Prove the inequality $\frac{b+c}{a(y+z)}+\frac{c+a}{b(z+x)}+\frac{a+b}{c(x+y)}\geq \frac{3(a+b+c)}{ax+by+cz}$

Too long for a comment.

Since the inequality is homogeneous, without loss of generality we may suppose $a+b+c=1$ and $x+y+z=1$. Then

$$(1-x)(1-y)(1-z)=1-x-y-z+xy+xz+yz-xyz=xy+xz+yz-xyz$$

Thus the left hand side of the inequality equals

$$\frac{1-a}{a(1-x)}+ \frac{1-b}{(1-y)}+ \frac{1-c}{c(1-z)}=$$ $$\frac{1}{a(1-x)}+ \frac{1}{b(1-y)}+ \frac{1}{c(1-z)}-\frac{1}{(1-x)}-\frac{1}{(1-y)}- \frac{1}{(1-z)}=$$ $$\frac{bc(1-y)(1-z)+ac(1-x)(1-z)+ab(1-x)(1-y)}{abc(1-x)(1-y)(1-z)}- \frac{(1-y)(1-z)+(1-x)(1-z)+(1-x)(1-y)}{(1-x)(1-y)(1-z)}=$$ $$\frac{bc(1-y-z+yz)+ac(1-x-z+xz)+ab(1-x-y+xy)}{abc(xy+xz+yz-xyz)}- \frac{(1-y-z+yz)+ (1-x-z+xz)+ (1-x-y+xy)}{xy+xz+yz-xyz }=$$ $$\frac{bc(x+yz)+ac(y+xz)+ab(z+xy)}{abc(xy+xz+yz-xyz)}- \frac{(x+yz)+ (y+xz)+ (z+xy)}{xy+xz+yz-xyz}=$$ $$\frac{bc(x+yz)+ac(y+xz)+ab(z+xy)}{abc(xy+xz+yz-xyz)}- \frac{1+ xy+yz+xz }{xy+xz+yz-xyz}=$$ $$\frac{\frac 1a(x+yz)+\frac 1b(y+xz)+\frac 1c(z+xy)-1-xy-yz-xz }{xy+xz+yz-xyz}.$$

So we have to show that

$$\left(\frac 1a(x+yz)+\frac 1b(y+xz)+\frac 1c(z+xy)-1-xy-yz-xz\right)(ax+by+cz)\ge 3(xy+xz+yz-xyz)$$

$$\left(\frac 1a(x+yz)+\frac 1b(y+xz)+\frac 1c(z+xy)\right)(ax+by+cz)\ge 3(xy+xz+yz-xyz)+(1+xy+yz+xz)(ax+by+cz)$$

$$x(x+yz)+ \frac bay(x+yz)+ \frac caz(x+yz)+ \frac abx(y+xz)+ y(y+xz)+ \frac cbz(y+xz)+ \frac acx(z+xy)+ \frac bcy(z+xy)+ z(z+xy)\ge $$ $$3(xy+xz+yz-xyz)+(ax+by+cz)+ax^2y+bxy^2+cxyz+axyz+by^2z+cyz^2+ax^2z+bxyz+cxz^2$$

$$x^2+\frac bay(x+yz)+ \frac caz(x+yz)+ \frac abx(y+xz)+ y^2+ \frac cbz(y+xz)+ \frac acx(z+xy)+ \frac bcy(z+xy)+ z^2+5xyz\ge $$ $$3(xy+xz+yz)+(ax+by+cz)+ax^2y+bxy^2+by^2z+cyz^2+ax^2z+cxz^2$$

or that (because $x^2+y^2+z^2+2xy+2xz+2yz=1$)

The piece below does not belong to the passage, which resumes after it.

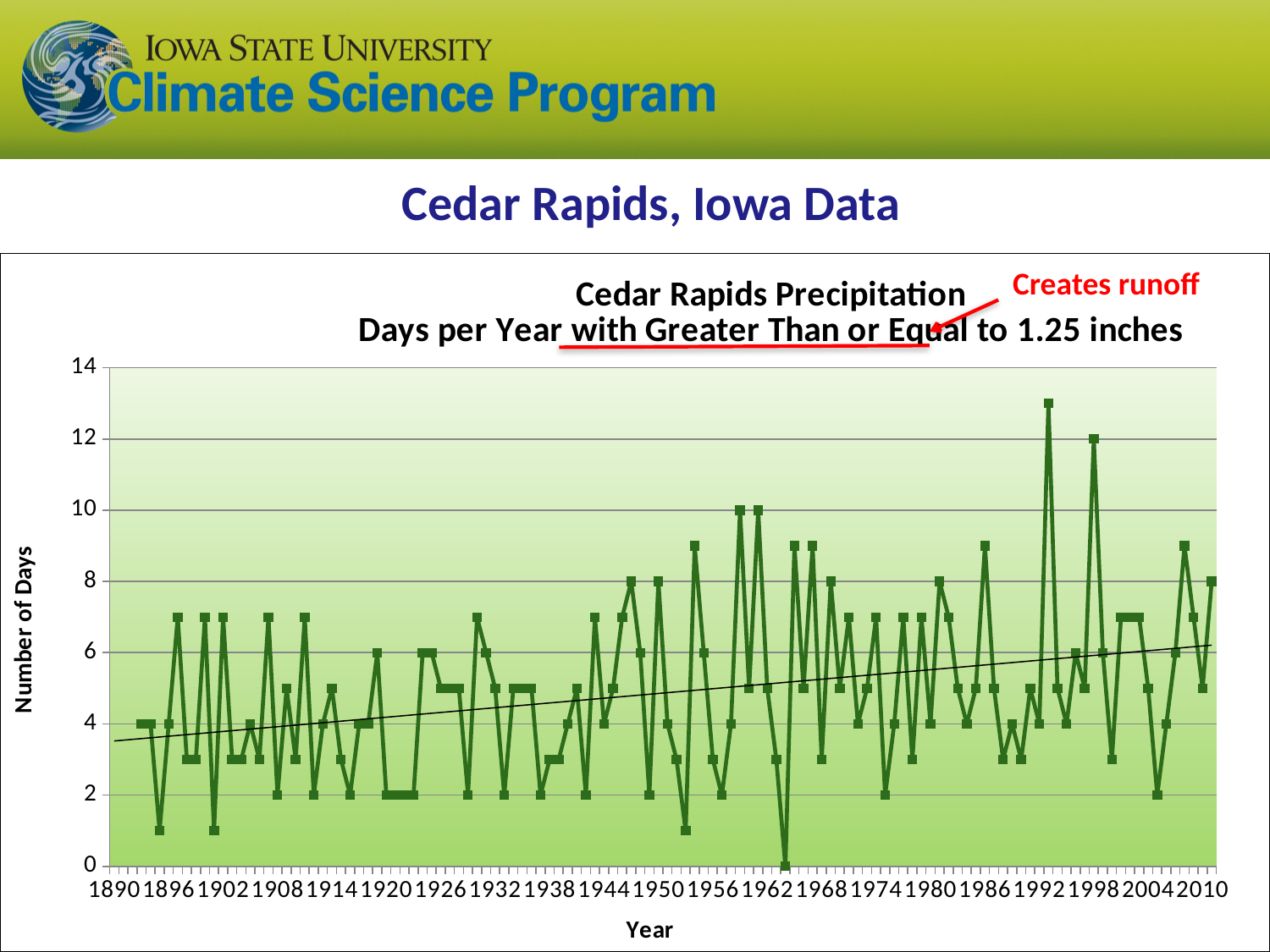
Is the peak value near 1998 greater or less than 10? greater Does the trend line for the number of days rise or fall from 1890 to 2010? rises Is the value for 2010 greater or less than 6? less What kind of chart is shown on the slide? line chart What is the maximum value shown on the y-axis? 14 Is the trend line value at 2010 greater or less than 4? greater What is the lowest value plotted on the chart? 0 What does the red annotation next to the chart title say? Creates runoff What is the title of the chart? Cedar Rapids Precipitation Days per Year with Greater Than or Equal to 1.25 inches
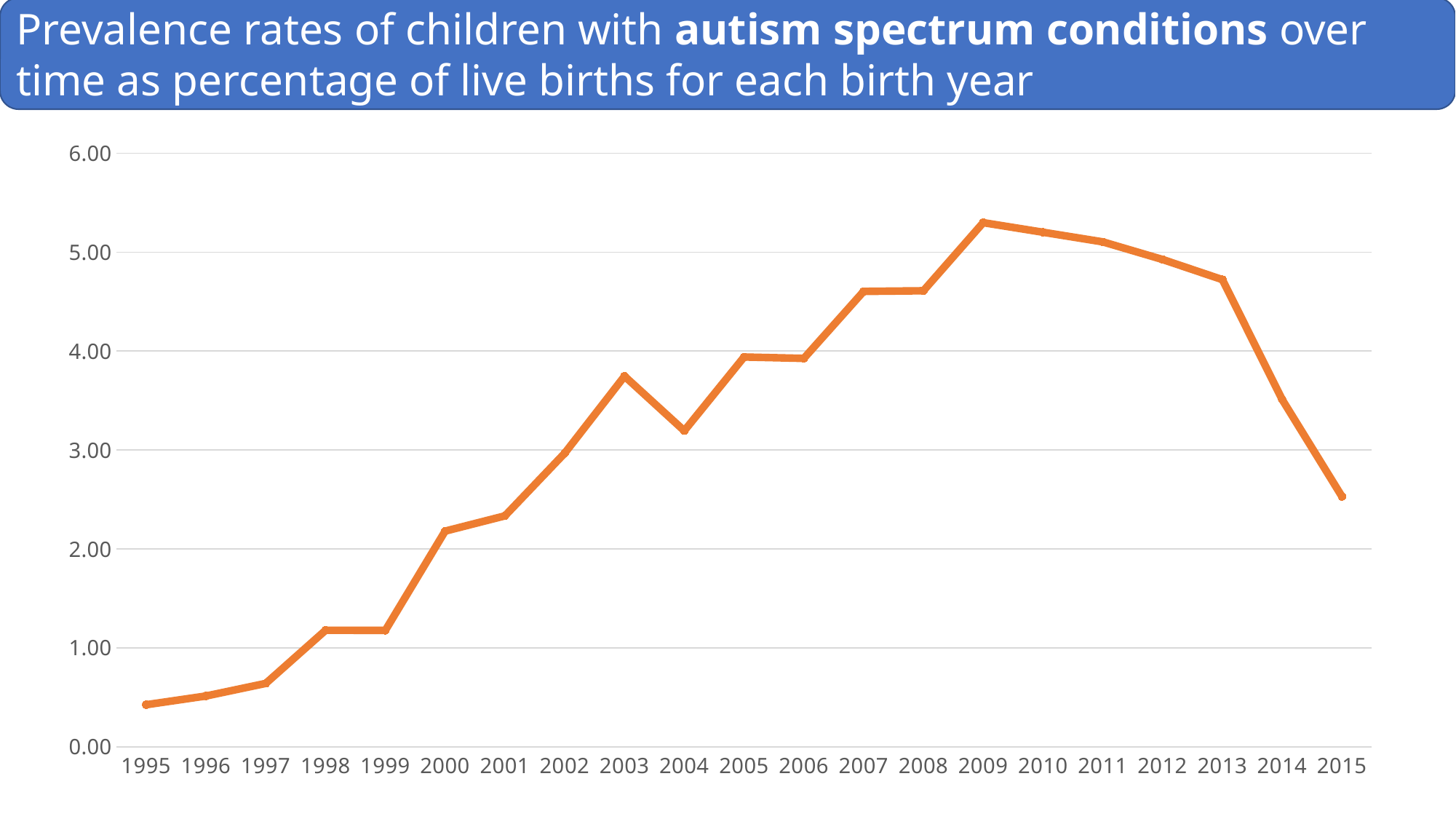
What colour is the plotted line? orange How many birth years are plotted on the x axis? 21 What kind of chart is shown on the slide? line chart Is the value for 2015 greater or less than 3.00? less Is the value for 2009 greater or less than 5.00? greater Which birth year has the highest prevalence rate? 2009 Which is larger, the value for 2003 or the value for 2004? 2003 Is the value for 2003 greater or less than 3.00? greater Do the values rise or fall from 2009 to 2015? fall Which birth year has the lowest prevalence rate? 1995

$$1+\frac bay(x+yz)+ \frac caz(x+yz)+ \frac abx(y+xz)+ \frac cbz(y+xz)+ \frac acx(z+xy)+ \frac bcy(z+xy)+ 5xyz\ge $$ $$5(xy+xz+yz)+(ax+by+cz)+ax^2y+bxy^2+by^2z+cyz^2+ax^2z+cxz^2$$

Finally, we have to show that $$1+\left(\frac ba+\frac ab-5\right)xy+ \left(\frac ca+\frac ac-5\right)xz+ \left(\frac cb+\frac bc-5\right)yz+ \left(\frac ac-a\right)x^2y+\left (\frac bc-b\right)xy^2+ \left (\frac ab-a\right)x^2z+\left (\frac cb-c\right) xz^2+ \left (\frac ba-b\right)y^2z+\left(\frac ca-c\right)yz^2 - (ax+by+cz) + 5xyz \ge 0$$